:: Excerpt to read ::

A Sense of Place – One City Further

A Sense of Place – One City Further

Making a home in a new city can be an eye-opener, especially if it is far removed from where you grew up. You observe things as an outsider, from the outside in, which makes you rethink how you understand your culture and yourself from the inside out. Sometimes we need a dramatic change to revive our passion, to completely let go of the cycles we've settled into. Vulnerabilities may surface as we strip away the safety of the familiar, but in its place we make way for new freedoms. For a photographer, moving to a new city can be an incredible step in their career and craft. A new place is a blank canvas – with endless possibilities.

If home is where the heart is, the decision to pull up stakes for a new city, country or continent can’t be taken lightly. There’s a story behind every individual moving to fresh surroundings. It can be overwhelming and anxiety-inducing, but can also be exciting, liberating and inspiring. One thing is for sure: exploring different cultures, meeting new people, and finding new communities pushes photographic experimentation.

At Trope, we feel lucky and honored to connect with creatives in their home cities; we follow them on their creative journeys, see stories come to life. We see them inspire change, pour their souls into their work to create distinctly authentic content. And we see some make the decision to migrate to a new city or country. We celebrate their range of perspectives as they experiment artistically, explore their interests, and express themselves unapologetically.

In today’s article, we catch up with a few photographers who have made that kind of move. We talk to them about their journeys and how they’ve adapted creatively.


Neal Kumar, Trope

Neal Kumar, Trope

What made you decide to move to Boston?

My wife and I are both physicians, and after training we both found positions in the Boston area.

How long have you been living in the city?

It’s been 2 years.

What has the process of adapting to new surroundings and a new culture looked and felt like?

Moving from Chicago to Boston was definitely a change of pace and scale. The heart of Boston is very compact, and it’s actually quite easy to walk around the city. Chicago spans a much bigger area with a larger, elevated subway system to get around. Having lived in Boston before, I was ready for the change, but was very surprised and impressed by all the new restaurants. Boston's restaurant scene has grown exponentially, with some really incredible food and chefs.
Your photography features in the Trope Chicago City Edition. Has your photography practice changed since you moved to Boston and if so, how?

:::
:: Listed entries ::

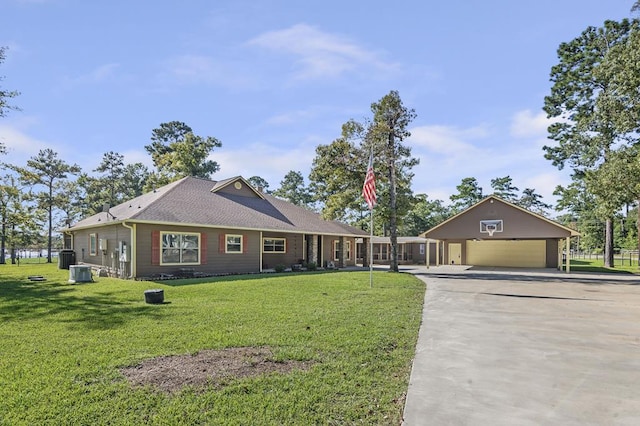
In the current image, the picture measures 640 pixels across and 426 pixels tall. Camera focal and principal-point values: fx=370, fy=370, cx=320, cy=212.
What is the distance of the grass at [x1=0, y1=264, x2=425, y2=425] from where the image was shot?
3.33 meters

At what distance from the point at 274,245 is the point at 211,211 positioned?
4.17 metres

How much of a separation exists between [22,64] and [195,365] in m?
14.7

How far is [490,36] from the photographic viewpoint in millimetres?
12047

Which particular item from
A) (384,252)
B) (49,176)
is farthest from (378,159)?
(49,176)

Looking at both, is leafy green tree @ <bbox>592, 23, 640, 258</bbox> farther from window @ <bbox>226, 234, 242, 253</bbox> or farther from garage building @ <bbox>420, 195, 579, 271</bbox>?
window @ <bbox>226, 234, 242, 253</bbox>

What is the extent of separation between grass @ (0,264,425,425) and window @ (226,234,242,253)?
7528 millimetres


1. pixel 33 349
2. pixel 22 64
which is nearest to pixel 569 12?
pixel 33 349

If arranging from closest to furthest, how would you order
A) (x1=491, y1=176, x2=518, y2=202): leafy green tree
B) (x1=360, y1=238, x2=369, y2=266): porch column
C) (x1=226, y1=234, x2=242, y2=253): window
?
(x1=226, y1=234, x2=242, y2=253): window
(x1=360, y1=238, x2=369, y2=266): porch column
(x1=491, y1=176, x2=518, y2=202): leafy green tree

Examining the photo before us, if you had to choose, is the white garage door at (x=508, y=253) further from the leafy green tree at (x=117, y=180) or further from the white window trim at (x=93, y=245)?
the leafy green tree at (x=117, y=180)

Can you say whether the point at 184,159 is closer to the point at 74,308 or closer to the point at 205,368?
the point at 74,308

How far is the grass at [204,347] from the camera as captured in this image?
3330mm

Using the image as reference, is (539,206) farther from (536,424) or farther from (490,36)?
(536,424)

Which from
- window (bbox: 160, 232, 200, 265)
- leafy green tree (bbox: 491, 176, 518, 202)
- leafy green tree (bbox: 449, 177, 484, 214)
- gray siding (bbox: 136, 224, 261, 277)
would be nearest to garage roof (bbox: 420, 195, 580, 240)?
gray siding (bbox: 136, 224, 261, 277)

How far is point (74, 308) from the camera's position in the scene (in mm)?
8273
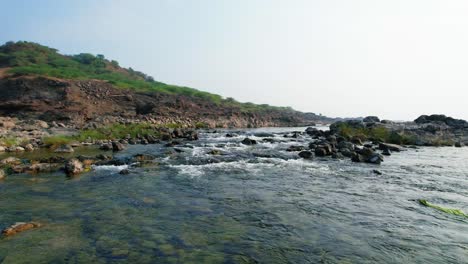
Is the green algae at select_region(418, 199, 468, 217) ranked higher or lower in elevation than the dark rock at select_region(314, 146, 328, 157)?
lower

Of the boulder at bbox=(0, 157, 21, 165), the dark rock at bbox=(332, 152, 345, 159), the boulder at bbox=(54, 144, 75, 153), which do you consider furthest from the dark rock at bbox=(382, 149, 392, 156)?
the boulder at bbox=(0, 157, 21, 165)

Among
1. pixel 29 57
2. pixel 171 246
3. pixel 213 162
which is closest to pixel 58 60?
pixel 29 57

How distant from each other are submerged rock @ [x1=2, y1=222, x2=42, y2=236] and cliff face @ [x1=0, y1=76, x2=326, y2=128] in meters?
30.3

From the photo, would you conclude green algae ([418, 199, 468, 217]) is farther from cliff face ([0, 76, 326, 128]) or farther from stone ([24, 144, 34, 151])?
cliff face ([0, 76, 326, 128])

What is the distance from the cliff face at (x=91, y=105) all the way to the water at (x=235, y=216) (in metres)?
27.0

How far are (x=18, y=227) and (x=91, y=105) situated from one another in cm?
4183

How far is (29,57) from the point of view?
6312 cm

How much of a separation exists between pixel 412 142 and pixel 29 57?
73.5 meters

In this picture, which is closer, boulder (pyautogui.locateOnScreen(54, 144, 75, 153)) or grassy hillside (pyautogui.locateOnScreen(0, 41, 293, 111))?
boulder (pyautogui.locateOnScreen(54, 144, 75, 153))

:::

Tasks for this exercise:
1) Using the article on moving to a new city, decide whether each statement agrees with it. Answer yes or no and quote the deciding words. (a) Neal Kumar's wife is also a physician. (b) Neal Kumar has lived in Boston for five years. (c) Chicago is described as more compact than Boston.
2) In the article on moving to a new city, the sentence beginning "It can be overwhelming" describes what a move to fresh surroundings can be. List every word that sentence uses for this.
3) Translate this sentence from the article on moving to a new city into Spanish: "Boston's restaurant scene has grown exponentially, with some really incredible food and chefs."

Numbered responses:
1)
(a) Yes: "My wife and I are both physicians"
(b) No: "It’s been 2 years."
(c) No: "The heart of Boston is very compact" and "Chicago spans a much bigger area"

2) overwhelming, anxiety-inducing, exciting, liberating, inspiring

3) La escena gastronómica de Boston ha crecido exponencialmente, con una comida y unos chefs realmente increíbles.